Tuesday, May 19, 2009

Proposed Courses at the University of Maryland

In the interests of drumming up support for forthcoming courses, I propose the following.

Hist. 124: Africa through Wikipedia

Students read and critique Wiki pages devoted to some aspect of Africa — from Leo DiCaprio's eternal role in Blood Diamond, to Winnie Mandela's soccer club, to Ogoni oil lease demands in the Niger Delta, to Tanzanian drug transshipment.  Students then recheck Wiki to see if the truth has changed while they were writing their final composite amalgam papers.  The final submission is an e-mailed work in progress for which the entire class collaborates from their mobile devices.  As an electronic text, it is then thrown away or assimilated to another text, and the students collectively receive an A.

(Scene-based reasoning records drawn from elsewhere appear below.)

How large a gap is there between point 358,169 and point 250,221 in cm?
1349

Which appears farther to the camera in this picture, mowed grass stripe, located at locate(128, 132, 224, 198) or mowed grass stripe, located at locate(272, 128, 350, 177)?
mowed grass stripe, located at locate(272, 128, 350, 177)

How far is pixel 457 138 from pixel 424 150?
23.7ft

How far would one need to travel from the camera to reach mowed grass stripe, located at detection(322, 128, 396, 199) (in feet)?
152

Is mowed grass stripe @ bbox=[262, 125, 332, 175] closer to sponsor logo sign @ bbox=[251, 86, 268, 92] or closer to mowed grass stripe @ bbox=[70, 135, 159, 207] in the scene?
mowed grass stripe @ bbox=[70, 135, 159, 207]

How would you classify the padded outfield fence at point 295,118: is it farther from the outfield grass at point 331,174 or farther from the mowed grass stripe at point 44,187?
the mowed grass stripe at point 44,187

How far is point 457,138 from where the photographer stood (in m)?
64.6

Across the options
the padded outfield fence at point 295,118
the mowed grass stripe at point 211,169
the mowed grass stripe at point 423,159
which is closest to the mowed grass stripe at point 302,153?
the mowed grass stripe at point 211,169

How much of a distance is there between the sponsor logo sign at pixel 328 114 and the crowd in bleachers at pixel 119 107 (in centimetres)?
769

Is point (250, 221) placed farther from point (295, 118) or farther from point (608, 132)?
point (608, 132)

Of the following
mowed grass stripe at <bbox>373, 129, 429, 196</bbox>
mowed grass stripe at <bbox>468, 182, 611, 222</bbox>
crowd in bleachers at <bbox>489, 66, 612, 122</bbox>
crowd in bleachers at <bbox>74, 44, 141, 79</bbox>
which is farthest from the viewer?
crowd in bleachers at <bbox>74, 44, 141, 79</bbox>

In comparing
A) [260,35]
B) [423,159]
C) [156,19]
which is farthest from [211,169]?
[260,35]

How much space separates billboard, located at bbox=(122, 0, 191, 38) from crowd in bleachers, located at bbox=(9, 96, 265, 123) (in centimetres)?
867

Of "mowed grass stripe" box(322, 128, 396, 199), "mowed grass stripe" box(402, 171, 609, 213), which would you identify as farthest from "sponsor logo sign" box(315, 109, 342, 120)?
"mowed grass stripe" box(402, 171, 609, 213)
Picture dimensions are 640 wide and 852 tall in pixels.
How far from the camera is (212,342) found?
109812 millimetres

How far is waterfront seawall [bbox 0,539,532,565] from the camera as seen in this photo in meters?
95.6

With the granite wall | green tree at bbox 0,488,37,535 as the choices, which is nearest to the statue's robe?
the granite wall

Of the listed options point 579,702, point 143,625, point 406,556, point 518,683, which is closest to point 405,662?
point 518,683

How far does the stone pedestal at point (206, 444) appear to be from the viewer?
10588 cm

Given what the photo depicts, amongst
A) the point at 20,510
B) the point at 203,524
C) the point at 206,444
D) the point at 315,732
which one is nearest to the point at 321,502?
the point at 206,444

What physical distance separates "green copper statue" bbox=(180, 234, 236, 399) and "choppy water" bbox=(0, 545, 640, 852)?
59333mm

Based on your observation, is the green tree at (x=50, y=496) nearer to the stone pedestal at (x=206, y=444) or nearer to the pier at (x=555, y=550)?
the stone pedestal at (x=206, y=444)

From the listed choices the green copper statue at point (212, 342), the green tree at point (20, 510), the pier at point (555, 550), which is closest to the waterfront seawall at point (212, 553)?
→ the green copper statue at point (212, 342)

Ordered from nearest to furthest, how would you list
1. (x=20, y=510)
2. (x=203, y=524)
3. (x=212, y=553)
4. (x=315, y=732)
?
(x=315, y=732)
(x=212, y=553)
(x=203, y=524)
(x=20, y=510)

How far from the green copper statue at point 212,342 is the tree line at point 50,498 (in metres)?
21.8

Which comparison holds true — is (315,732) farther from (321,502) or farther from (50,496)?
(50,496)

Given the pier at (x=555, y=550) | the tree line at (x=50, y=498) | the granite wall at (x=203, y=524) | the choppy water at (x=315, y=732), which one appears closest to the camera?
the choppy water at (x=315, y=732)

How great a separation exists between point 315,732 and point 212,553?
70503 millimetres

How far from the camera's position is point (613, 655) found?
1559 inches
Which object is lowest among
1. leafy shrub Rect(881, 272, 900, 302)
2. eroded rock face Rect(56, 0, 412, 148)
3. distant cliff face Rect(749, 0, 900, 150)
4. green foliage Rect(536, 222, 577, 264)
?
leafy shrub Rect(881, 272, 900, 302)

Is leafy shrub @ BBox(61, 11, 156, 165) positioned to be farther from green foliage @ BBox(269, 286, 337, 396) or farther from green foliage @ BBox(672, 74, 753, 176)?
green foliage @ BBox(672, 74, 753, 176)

Hist. 3981: Transnational constants: Breathing, eating, drinking, walking, washing, unmentionabling

The class looks at wide continuities and contextualizes "change over time" as just one facet among many other more important ones, like getting a good night's rest.  Each professor selects a country or region, and offers a single fact differentiating/assimilating a "constant" (C) into the "Big Story" (BS).  Each student is responsible for a term project locating their own daily habits in a matrix of continuity.  We supply the conclusion of the class in advance, so those without the hours or know-how to follow the class in real time will not suffer.  It is: "People are different, people are the same."  Students receive an A.

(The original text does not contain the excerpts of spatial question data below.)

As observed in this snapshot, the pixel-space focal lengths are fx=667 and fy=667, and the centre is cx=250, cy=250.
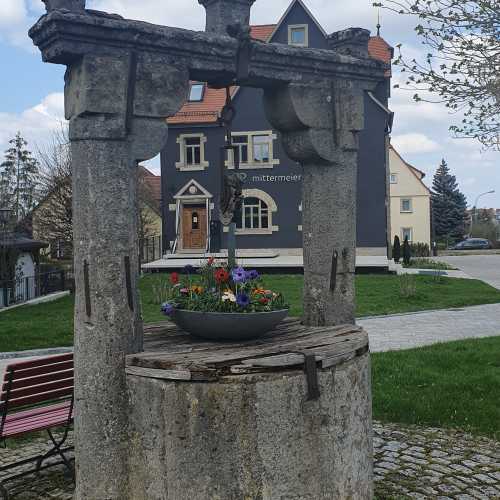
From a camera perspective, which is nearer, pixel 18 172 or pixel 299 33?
pixel 299 33

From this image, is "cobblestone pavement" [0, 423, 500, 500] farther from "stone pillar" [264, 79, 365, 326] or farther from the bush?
the bush

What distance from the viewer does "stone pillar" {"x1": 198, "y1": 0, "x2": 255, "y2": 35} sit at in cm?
497

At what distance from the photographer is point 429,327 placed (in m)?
14.0

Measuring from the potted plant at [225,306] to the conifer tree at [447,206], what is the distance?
52.7 meters

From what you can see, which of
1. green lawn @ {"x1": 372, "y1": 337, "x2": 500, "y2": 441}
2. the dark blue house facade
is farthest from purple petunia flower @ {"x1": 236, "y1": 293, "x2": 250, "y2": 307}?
the dark blue house facade

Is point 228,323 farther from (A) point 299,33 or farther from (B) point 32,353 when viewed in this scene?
(A) point 299,33

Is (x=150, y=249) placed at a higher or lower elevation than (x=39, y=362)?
higher

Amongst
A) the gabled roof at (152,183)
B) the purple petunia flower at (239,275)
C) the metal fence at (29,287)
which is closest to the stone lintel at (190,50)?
the purple petunia flower at (239,275)

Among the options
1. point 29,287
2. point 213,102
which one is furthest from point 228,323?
point 213,102

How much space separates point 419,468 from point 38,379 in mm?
3319

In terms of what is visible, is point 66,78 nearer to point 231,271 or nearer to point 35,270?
point 231,271

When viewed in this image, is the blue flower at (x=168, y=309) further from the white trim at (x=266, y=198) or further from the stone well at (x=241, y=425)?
the white trim at (x=266, y=198)

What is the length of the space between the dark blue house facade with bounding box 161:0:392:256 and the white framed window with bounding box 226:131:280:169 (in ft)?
0.14

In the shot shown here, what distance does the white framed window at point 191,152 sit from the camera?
1163 inches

Hist. 800: Gender in the History of History

This course pools the talents of the entire staff.  Each professor writes a thirty page summary of their field, drawing out the continuities and ruptures in the way sex-role-performance in society has been dealt with by previous scholars over time, and the way each him or herself is part of that history.  Using only the internet accessed in their free time, students merge the documents into one big document, and then edit them to fashion a master chronology of events (CE) roughly sixty to seventy pages long.  Random words and phrases are then chosen from the document and memorized for the test, which is a practice exam only.  All the students receive an A.